Fig. 3.8. Results. Numpy.reshape() is outperforming other approaches. Image by Author.

The numpy.reshape() approach appears to be the cleanest as well as the most efficient. Additionally, it is apparent that the for-loop implementation can’t really compare to the memory view methods. It’s also noteworthy that memory view performance is barely affected by the “amount” of tiles that must be generated, while the for-loop’s time of execution would blow up with an increasing workload.
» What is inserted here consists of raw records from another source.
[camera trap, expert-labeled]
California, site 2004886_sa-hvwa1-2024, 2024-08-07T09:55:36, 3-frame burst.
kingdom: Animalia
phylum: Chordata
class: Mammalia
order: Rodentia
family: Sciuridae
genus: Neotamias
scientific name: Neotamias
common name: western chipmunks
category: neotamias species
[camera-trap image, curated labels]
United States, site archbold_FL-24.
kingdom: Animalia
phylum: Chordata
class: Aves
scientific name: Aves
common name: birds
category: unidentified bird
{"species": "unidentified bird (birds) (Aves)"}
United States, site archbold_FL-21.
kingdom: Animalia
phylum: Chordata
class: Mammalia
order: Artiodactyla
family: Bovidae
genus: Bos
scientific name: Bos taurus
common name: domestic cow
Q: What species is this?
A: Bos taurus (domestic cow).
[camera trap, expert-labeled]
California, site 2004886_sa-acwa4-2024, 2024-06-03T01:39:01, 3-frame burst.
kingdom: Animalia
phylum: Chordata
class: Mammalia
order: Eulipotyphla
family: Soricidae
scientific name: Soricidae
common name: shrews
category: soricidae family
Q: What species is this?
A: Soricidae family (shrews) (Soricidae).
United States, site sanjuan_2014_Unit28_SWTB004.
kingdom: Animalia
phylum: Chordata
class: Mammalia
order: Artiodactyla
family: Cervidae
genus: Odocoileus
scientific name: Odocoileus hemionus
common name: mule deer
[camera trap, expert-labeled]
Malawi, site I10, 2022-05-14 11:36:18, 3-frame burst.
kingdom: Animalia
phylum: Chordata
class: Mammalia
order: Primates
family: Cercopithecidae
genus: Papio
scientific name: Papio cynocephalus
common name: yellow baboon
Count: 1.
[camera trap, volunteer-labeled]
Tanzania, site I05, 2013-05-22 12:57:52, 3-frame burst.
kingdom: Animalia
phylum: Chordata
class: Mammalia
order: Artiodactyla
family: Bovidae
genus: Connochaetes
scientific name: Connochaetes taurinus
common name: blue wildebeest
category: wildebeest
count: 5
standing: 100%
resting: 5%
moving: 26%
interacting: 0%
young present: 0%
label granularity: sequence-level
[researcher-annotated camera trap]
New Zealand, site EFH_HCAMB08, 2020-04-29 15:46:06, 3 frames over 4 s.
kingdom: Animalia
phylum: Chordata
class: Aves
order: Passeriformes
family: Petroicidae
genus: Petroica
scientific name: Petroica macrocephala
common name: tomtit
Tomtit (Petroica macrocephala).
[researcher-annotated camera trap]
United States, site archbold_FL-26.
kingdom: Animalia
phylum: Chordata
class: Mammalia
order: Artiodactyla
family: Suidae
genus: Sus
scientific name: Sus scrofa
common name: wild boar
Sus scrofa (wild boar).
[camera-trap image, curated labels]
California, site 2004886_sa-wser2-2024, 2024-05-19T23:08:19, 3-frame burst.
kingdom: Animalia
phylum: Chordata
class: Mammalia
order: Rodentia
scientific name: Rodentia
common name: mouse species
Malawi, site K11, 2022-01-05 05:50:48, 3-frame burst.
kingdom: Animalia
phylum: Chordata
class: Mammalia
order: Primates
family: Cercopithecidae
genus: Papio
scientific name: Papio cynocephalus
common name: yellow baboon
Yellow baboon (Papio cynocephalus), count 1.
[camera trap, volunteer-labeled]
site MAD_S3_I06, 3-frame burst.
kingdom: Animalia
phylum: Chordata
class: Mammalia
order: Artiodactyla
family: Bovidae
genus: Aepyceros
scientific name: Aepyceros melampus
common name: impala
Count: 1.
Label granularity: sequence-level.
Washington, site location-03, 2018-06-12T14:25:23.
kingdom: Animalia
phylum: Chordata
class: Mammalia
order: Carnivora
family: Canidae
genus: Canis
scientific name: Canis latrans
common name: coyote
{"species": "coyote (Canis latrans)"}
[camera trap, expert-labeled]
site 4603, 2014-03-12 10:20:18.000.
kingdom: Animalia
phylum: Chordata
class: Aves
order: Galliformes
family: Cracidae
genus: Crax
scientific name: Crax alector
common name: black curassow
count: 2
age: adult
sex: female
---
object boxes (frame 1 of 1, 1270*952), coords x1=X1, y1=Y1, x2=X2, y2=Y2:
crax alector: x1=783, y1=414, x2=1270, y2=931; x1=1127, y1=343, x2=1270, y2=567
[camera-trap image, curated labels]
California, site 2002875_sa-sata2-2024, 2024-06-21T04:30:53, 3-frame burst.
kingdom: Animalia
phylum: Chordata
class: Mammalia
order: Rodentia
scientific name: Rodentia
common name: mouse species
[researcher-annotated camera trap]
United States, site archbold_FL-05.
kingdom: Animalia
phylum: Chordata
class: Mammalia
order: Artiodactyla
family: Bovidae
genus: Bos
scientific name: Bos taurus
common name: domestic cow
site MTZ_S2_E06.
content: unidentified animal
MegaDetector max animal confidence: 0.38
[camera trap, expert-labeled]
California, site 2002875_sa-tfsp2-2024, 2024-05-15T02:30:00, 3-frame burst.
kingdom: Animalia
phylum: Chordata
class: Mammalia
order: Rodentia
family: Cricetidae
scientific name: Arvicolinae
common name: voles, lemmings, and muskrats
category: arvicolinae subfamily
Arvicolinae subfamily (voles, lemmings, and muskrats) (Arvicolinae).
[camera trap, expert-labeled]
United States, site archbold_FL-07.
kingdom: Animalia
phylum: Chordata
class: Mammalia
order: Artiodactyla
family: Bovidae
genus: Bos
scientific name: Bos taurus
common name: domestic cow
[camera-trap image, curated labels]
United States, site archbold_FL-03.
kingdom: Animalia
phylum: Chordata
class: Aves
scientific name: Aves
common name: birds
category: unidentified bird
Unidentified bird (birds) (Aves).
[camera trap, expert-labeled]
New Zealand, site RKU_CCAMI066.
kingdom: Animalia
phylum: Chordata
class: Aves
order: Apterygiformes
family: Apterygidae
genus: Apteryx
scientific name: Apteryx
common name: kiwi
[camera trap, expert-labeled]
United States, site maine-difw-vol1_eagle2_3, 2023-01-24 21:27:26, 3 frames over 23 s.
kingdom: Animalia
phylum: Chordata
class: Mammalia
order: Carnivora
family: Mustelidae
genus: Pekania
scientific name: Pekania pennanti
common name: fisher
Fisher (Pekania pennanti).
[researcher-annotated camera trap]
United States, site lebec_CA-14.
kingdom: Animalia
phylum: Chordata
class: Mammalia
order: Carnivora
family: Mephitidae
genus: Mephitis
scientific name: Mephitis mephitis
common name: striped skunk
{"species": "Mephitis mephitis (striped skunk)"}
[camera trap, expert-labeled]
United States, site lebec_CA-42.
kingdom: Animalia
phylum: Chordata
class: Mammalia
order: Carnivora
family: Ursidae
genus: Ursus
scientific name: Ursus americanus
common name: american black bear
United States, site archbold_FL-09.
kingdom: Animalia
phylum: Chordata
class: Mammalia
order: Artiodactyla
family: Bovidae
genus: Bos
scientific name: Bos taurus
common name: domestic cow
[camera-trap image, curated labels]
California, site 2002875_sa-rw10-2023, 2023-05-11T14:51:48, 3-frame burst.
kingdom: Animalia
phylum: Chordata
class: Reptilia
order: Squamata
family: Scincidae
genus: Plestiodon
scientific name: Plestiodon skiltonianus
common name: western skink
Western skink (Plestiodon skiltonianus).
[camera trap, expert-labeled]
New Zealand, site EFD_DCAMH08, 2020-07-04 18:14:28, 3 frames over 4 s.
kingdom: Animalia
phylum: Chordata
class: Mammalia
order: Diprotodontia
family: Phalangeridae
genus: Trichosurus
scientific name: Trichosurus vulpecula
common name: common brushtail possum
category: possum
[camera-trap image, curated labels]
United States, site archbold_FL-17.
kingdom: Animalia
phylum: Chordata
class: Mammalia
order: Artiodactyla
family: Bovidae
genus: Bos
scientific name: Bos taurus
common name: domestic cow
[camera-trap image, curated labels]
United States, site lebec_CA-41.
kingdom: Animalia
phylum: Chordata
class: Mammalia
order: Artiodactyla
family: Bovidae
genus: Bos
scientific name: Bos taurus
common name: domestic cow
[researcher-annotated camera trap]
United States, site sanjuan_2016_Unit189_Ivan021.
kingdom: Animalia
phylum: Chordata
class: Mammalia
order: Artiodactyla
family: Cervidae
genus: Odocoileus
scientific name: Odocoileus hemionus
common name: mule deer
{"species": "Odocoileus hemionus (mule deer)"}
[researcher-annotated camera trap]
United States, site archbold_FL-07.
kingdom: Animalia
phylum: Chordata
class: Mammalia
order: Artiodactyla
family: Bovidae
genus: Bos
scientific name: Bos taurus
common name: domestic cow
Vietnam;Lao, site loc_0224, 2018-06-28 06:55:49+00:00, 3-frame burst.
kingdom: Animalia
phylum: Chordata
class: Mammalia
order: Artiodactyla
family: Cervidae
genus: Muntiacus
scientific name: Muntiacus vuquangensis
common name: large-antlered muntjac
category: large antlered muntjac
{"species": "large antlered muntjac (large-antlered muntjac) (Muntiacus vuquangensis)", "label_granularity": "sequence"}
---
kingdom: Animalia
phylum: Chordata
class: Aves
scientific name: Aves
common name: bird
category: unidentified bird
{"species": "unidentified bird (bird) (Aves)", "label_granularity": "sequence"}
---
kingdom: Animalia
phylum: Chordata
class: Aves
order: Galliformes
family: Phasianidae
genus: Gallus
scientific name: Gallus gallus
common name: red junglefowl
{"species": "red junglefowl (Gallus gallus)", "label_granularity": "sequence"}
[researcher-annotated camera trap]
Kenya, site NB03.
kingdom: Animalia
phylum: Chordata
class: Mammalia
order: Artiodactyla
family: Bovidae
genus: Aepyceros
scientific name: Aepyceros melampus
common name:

Final note: There’s an additional step to bringing our tiles in a batch processing form as expected by most frameworks. To merge our tiles in a single index all we have to do is tiled_arr.reshape(-1, *tile_dimensions) and use numpy.moveaxis() to relocate the channels dimension where appropriate. Usually as (n_tiles,n_channels,t_height,t_width).

Thank you for reading!

I hope this article was insightful and you can implement what was demonstrated here in your own computer vision workflows!

Illustrations and formulas were created in LibreOffice.

Code: You can find the testing script here.

Feel free to contact me with any recommendations or corrections at

You can connect with me on LinkedIn.

How do you divide a matrix into Submatrices in Python?

hsplit() function. The hsplit() function is used to split an array into multiple sub-arrays horizontally (column-wise). hsplit is equivalent to split with axis=1, the array is always split along the second axis regardless of the array dimension. >>> import numpy as np >>> a = np.

How do you divide a matrix into a Submatrice?

c = mat2cell(x, m, n) divides the two-dimensional matrix x into adjacent submatrices, each contained in a cell of the returned cell array c . Vectors m and n specify the number of rows and columns, respectively, to be assigned to the submatrices in c .

How do you split a 1d array in Python?

Use the array_split() method, pass in the array you want to split and the number of splits you want to do.

How do you separate values from an array in Python?

To split a list into n parts in Python, use the numpy. array_split() function. The np. split() function splits the array into multiple sub-arrays.